INSTRUCTIONS TO FOLLOW:
Your task is to write out exactly the lines from the line containing "The researchers measured whether" through the end of the records, inclusive at both ends.

SUPPLIED MATERIAL:
################

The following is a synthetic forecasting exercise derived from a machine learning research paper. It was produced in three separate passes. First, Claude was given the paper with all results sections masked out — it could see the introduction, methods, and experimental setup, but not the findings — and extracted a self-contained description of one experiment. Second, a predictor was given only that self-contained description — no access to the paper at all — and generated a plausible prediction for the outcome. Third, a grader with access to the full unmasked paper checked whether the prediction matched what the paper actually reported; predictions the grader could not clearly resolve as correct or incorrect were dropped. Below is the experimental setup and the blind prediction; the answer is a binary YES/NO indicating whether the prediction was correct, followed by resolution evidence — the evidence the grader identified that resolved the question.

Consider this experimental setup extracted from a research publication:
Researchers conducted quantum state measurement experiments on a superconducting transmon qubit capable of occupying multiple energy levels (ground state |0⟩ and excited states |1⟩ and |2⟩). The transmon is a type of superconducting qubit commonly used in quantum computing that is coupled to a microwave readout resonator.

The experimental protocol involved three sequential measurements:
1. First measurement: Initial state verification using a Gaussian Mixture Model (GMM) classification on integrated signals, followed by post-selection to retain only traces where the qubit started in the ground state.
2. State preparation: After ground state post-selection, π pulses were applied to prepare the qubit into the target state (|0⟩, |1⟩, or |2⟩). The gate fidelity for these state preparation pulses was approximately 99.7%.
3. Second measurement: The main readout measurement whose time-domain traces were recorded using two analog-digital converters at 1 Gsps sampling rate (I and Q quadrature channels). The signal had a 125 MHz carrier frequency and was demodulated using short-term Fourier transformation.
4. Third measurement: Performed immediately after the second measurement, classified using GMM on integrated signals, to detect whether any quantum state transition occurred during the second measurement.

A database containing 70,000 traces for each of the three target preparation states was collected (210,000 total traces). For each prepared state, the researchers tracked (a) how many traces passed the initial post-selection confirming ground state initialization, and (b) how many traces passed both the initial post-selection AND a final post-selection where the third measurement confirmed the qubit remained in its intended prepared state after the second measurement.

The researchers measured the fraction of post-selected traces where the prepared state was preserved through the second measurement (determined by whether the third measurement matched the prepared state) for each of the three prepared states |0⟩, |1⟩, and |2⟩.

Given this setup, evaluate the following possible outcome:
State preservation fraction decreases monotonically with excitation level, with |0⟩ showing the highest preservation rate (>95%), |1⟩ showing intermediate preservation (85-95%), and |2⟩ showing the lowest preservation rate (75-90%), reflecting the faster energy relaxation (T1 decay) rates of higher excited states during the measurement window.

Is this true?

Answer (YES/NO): NO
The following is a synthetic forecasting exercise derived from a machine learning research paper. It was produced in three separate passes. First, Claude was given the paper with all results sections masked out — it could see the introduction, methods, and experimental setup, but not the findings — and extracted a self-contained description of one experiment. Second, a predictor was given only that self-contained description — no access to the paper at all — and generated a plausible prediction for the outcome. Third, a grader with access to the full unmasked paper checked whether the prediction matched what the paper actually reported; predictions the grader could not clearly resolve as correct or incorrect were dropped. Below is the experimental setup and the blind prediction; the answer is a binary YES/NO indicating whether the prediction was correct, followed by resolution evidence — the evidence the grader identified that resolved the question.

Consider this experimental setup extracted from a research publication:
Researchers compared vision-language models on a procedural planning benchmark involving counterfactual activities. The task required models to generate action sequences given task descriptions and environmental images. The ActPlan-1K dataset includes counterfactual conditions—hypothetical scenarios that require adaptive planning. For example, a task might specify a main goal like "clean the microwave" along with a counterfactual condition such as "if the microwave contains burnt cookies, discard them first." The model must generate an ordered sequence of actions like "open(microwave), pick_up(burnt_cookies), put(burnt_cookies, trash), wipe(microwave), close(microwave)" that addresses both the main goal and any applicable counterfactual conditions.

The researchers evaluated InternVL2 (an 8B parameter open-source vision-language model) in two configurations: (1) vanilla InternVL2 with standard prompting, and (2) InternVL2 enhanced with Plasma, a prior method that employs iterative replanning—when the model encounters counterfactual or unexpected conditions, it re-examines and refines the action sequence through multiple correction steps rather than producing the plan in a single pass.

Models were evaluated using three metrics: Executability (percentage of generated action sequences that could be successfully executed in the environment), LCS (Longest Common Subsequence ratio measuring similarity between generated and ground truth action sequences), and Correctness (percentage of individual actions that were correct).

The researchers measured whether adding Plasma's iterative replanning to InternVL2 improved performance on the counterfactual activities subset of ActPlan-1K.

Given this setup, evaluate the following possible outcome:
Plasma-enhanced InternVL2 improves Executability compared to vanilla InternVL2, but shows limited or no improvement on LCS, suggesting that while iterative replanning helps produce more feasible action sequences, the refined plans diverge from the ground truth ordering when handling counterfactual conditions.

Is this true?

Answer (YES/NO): NO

################

COMPLETED EXERCISE:
The researchers measured whether adding Plasma's iterative replanning to InternVL2 improved performance on the counterfactual activities subset of ActPlan-1K.

Given this setup, evaluate the following possible outcome:
Plasma-enhanced InternVL2 improves Executability compared to vanilla InternVL2, but shows limited or no improvement on LCS, suggesting that while iterative replanning helps produce more feasible action sequences, the refined plans diverge from the ground truth ordering when handling counterfactual conditions.

Is this true?

Answer (YES/NO): NO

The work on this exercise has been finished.